Defendant next claims prosecutorial misconduct during the State's summation had an adverse impacted on the jury. The assistant prosecutor recounted that defendant telephoned his mother while in custody, prior to making his custodial statement, yet she did not appear as a witness to corroborate defendant's testimony that his custodial statement was coerced.
Defense counsel's objection was sustained and the jury was immediately instructed to disregard the prosecutor's comment.
We trust juries to follow the instructions given by the court. State v. Short, 131 N.J. 47, 65 (1993). In this matter, we conclude any error caused by the assistant prosecutor's statement was cured by the trial court's strongly stated limiting instruction. State v. Carter, 91 N.J. 86, 129 (1982).
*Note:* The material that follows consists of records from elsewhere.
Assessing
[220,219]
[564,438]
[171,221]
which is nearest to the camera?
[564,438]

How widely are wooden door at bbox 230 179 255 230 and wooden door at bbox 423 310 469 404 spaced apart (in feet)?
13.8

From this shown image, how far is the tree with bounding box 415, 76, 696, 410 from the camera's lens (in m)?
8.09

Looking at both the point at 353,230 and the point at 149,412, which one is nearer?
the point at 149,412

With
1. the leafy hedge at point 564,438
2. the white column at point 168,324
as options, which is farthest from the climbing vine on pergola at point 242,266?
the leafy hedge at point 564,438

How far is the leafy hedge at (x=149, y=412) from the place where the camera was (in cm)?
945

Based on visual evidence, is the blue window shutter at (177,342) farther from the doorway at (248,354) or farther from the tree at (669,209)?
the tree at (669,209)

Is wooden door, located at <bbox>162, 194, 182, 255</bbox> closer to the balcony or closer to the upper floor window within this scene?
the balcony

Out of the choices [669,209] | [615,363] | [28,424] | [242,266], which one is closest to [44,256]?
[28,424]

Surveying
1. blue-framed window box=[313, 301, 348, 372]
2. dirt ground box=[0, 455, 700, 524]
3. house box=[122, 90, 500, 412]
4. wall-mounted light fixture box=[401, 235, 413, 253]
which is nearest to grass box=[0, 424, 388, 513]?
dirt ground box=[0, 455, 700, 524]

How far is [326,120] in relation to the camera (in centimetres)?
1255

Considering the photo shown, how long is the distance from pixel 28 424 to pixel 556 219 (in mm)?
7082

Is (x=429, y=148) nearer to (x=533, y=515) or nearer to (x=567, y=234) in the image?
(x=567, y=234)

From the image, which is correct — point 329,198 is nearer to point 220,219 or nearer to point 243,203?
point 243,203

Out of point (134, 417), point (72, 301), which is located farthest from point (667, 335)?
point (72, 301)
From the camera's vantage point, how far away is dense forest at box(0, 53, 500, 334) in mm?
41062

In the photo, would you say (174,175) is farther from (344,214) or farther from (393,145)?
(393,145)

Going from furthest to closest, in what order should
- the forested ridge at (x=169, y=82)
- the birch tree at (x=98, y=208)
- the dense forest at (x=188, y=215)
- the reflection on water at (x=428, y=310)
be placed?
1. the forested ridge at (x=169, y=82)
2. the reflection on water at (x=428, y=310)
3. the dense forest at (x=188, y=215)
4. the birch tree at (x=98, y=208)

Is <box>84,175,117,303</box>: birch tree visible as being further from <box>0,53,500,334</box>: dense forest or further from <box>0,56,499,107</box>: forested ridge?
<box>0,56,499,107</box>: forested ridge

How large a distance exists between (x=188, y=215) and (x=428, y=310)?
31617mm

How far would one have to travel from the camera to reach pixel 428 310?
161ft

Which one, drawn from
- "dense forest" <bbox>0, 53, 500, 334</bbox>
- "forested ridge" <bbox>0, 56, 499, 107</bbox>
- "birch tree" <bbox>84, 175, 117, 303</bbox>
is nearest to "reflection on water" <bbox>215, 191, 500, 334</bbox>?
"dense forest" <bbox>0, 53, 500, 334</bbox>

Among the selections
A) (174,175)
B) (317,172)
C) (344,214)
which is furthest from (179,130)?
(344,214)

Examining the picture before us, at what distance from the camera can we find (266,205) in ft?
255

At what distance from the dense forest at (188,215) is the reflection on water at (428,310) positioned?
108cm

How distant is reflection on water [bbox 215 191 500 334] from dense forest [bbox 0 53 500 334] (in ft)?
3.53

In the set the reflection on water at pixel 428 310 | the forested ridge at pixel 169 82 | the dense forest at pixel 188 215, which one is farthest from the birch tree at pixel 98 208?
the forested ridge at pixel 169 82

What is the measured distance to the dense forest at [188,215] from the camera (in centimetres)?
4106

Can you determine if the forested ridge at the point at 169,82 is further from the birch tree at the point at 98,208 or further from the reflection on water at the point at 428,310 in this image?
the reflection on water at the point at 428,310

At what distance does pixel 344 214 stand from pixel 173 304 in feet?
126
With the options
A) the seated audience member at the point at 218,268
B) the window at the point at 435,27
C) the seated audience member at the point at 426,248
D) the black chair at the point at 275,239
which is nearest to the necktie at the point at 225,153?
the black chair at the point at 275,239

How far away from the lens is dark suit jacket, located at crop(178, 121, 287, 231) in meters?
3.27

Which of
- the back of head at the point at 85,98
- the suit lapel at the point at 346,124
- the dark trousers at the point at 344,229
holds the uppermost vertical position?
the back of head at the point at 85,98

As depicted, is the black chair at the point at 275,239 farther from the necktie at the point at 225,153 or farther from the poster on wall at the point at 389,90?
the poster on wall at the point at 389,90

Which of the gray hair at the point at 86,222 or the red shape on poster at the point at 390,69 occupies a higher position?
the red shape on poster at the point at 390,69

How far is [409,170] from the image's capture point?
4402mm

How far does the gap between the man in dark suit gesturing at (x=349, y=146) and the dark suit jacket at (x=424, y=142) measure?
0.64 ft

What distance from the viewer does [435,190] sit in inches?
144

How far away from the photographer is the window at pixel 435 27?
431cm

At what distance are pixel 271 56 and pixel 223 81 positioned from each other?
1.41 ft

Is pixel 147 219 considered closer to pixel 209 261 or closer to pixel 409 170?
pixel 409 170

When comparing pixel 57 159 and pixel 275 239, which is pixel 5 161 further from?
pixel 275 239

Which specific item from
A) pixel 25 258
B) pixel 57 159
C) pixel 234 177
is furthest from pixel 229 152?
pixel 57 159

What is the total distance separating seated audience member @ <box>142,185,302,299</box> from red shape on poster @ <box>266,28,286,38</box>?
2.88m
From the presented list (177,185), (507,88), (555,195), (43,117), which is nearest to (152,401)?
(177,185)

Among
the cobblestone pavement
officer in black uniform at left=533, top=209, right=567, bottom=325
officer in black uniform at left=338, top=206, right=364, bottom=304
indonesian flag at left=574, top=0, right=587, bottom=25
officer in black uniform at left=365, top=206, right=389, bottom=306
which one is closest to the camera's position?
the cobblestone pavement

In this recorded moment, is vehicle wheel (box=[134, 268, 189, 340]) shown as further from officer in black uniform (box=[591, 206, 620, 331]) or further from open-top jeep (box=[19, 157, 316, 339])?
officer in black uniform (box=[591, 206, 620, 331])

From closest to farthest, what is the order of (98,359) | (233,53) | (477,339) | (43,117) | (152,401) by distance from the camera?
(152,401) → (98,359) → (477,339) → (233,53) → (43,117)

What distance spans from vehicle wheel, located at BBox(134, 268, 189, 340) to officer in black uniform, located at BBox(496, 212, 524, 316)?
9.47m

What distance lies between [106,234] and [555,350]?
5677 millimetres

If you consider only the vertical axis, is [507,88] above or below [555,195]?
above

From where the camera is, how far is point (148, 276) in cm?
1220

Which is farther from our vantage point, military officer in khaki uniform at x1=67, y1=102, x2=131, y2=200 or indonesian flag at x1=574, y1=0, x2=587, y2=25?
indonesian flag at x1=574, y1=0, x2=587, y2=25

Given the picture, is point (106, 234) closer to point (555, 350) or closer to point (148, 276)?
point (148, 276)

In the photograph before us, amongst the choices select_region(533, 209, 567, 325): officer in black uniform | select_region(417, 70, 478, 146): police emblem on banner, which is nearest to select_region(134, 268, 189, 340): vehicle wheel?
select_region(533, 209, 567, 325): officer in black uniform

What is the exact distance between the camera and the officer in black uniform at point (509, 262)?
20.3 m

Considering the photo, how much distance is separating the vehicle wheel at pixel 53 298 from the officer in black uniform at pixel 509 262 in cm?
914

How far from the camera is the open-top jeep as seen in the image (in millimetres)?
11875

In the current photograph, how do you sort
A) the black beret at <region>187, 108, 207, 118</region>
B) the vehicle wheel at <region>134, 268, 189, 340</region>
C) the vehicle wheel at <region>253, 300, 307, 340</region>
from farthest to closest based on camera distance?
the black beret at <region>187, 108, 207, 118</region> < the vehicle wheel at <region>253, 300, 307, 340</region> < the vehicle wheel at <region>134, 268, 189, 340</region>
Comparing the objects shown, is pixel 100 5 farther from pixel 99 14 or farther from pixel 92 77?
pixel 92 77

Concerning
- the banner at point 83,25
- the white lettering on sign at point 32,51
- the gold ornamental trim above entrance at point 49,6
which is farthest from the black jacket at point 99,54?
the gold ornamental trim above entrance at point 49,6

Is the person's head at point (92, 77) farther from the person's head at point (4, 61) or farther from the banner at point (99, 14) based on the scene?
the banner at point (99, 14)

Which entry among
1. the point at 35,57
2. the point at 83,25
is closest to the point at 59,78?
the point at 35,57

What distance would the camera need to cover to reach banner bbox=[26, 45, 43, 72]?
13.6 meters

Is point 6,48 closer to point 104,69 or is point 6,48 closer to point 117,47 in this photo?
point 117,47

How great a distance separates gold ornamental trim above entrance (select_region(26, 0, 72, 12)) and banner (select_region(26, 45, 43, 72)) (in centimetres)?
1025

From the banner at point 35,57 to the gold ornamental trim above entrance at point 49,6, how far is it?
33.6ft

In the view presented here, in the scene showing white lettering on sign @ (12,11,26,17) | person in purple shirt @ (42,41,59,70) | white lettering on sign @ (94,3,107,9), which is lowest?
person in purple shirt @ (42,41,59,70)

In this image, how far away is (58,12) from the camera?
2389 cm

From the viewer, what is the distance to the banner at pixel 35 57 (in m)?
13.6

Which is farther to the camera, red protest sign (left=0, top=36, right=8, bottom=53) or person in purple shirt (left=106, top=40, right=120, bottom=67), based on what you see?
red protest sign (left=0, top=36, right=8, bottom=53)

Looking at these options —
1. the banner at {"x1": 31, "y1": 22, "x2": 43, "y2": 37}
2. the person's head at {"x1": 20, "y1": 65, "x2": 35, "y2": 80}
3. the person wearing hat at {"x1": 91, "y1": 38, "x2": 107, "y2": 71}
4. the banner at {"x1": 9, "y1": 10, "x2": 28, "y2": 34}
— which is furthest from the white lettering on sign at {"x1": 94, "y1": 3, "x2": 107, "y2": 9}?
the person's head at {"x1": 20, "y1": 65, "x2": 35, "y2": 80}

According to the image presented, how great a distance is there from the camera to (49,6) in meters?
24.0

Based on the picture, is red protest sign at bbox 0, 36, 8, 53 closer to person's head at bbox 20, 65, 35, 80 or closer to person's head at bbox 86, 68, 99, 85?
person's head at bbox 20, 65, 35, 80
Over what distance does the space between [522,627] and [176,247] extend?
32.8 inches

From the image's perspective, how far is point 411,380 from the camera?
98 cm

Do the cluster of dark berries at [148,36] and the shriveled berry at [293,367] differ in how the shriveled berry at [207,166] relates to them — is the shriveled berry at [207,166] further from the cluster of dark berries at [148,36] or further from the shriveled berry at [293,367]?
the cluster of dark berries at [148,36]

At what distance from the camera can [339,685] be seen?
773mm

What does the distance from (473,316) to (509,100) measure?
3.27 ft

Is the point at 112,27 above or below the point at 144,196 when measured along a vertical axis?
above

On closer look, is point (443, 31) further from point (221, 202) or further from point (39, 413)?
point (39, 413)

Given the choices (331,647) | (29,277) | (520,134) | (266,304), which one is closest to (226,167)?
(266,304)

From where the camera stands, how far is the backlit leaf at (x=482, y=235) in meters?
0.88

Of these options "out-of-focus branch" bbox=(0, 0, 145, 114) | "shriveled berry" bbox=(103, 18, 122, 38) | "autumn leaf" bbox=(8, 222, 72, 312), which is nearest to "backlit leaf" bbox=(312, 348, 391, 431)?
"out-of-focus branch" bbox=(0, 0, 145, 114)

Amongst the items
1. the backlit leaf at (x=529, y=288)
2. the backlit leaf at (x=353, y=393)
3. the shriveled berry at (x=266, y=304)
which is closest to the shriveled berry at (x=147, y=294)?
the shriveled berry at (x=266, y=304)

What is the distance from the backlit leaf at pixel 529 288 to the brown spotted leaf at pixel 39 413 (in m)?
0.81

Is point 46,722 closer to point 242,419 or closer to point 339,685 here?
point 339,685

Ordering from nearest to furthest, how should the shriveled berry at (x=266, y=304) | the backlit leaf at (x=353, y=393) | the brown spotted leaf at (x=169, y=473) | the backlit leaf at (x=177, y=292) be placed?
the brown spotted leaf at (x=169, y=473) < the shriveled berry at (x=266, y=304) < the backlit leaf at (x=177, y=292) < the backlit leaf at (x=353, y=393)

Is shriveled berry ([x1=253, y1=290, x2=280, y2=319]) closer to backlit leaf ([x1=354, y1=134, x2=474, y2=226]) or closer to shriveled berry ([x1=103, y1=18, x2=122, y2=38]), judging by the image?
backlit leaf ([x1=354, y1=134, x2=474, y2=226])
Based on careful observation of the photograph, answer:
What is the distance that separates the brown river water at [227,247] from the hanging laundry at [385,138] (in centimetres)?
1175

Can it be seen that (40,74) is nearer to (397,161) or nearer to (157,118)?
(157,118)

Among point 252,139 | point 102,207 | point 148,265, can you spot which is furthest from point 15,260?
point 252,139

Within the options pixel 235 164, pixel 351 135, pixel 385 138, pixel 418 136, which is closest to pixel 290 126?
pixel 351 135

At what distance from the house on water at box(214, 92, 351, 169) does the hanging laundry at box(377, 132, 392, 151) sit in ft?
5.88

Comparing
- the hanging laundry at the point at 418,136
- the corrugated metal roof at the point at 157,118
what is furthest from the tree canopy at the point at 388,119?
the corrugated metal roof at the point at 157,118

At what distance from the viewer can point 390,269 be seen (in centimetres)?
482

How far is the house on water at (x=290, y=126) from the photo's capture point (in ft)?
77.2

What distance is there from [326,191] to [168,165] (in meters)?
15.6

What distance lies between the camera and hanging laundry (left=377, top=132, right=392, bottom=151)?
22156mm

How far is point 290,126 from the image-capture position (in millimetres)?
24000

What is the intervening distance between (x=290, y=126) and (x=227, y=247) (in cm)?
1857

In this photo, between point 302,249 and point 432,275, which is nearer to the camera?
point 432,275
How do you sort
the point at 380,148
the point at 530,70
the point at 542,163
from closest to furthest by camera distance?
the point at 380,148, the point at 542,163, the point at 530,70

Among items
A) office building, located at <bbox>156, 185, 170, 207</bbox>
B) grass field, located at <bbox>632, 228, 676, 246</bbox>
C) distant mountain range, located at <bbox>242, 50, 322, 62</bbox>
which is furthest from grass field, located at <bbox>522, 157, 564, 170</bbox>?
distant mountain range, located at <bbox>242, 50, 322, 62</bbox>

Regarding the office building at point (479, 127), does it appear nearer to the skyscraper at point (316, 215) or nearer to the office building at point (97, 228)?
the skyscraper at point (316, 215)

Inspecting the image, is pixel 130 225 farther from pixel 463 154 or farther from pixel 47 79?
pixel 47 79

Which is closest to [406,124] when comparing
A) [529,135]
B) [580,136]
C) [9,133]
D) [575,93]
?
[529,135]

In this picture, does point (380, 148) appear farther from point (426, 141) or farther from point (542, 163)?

We now examine defendant's sentence.
The role of appellate courts in reviewing sentences is to determine: (1) whether the exercise of discretion by the sentencing court was based upon findings of fact grounded in competent, reasonably credible evidence; (2) whether the sentencing court applied the correct legal principles in exercising its discretion; and (3) whether the application of the facts to the law was such a clear error of judgment that it shocks the conscience.
[State v. Megargel, 143 N.J. 484, 493-94 (1996).]
Defendant urges that, under the circumstances presented, the harshness of NERA should have been mitigated by sentencing defendant as if he had been convicted of a second degree offense, pursuant to N.J.S.A. 2C:44-1(f)(2). That statute allows a sentencing court "to sentence the defendant to a term appropriate to a crime of one degree lower than that of the crime for which he was convicted," only "where the court is clearly convinced that the mitigating factors substantially outweigh the aggravating factors and where the interest of justice demands." Ibid.
Judge Bielamowicz fully and fairly weighed each applicable aggravating and mitigating factor prior to sentencing defendant. The court concluded that the "mitigating factors only slightly outweigh[ed] the aggravating." The imposed eleven and one-half year term of incarceration falls at the lower end of the permissible first-degree range. We find no support for defendant's assertion that the judge was "clearly convinced that the mitigating factors substantially outweigh the aggravating factors." Ibid. The court properly exercised its permitted discretion. "Judges who exercise discretion and comply with the principles of sentencing remain free from the fear of 'second guessing.'" Megargel, supra, 143 N.J. at 494.